The Harvard-wide library system has a $150 million fundraising goal under the University’s $6.5 billion capital campaign, and has raised $52 million toward that amount, Sarah E. Thomas, the vice president for the Harvard Library, told the Faculty of Arts and Sciences at the body's monthly meeting Tuesday.
She said campaign funds would be used to support ongoing initiatives within the library system, including digitization efforts, the preservation of collections, the conversion of library spaces for innovating teaching practices, and recruiting data science and visualization specialists.
Recent gifts include a $500,000 donation to support innovation in the libraries and another gift to support archiving endangered films. Thomas will travel to New York Wednesday to meet with an advisory committee for the campaign, she said at the faculty meeting. Along with being vice president for the Harvard Library, she also heads the FAS library system and was appointed University Librarian after the departure of Robert C. Darnton ’60 this past June.
Faculty members received a Harvard Campaign brochure focused on the library system prior to the meeting, along with a document outlining recent initiatives and large budgetary savings that follow a multi-year restructuring effort completed in 2012.
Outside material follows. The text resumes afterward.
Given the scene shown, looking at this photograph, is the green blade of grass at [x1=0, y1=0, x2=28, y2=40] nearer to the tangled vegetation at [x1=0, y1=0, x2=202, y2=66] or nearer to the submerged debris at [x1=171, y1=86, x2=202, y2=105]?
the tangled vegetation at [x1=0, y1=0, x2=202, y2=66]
Thomas also spoke about other library system initiatives, such as the renovation of Cabot Library and ongoing discussions regarding “cutting edge services” in planned library spaces at a new Allston-based campus for the School of Engineering and Applied Sciences. Two-thirds of the SEAS faculty are expected to relocate there in 2020, although details remain in flux.
“The world’s knowledge output is so voluminous that it is impossible for any single institution to contain it,” Thomas said, meaning the ability to share resources between Harvard and other libraries is a priority.
She cited as an example a collaboration with Columbia, Princeton, and the New York Public Library system to operate a depository on Princeton’s campus. Planning for the depository has been ongoing for about 18 months, and library administrators will soon bring the proposal before the Harvard Library Board, an oversight group of faculty and University administrators.
Harvard’s library system is the largest university library system in the world, containing more than 19 million volumes across 73 libraries. Founded with a 400-book bequest from English clergyman John Harvard in 1638, it adds 5,000 new volumes every week, according to Thomas.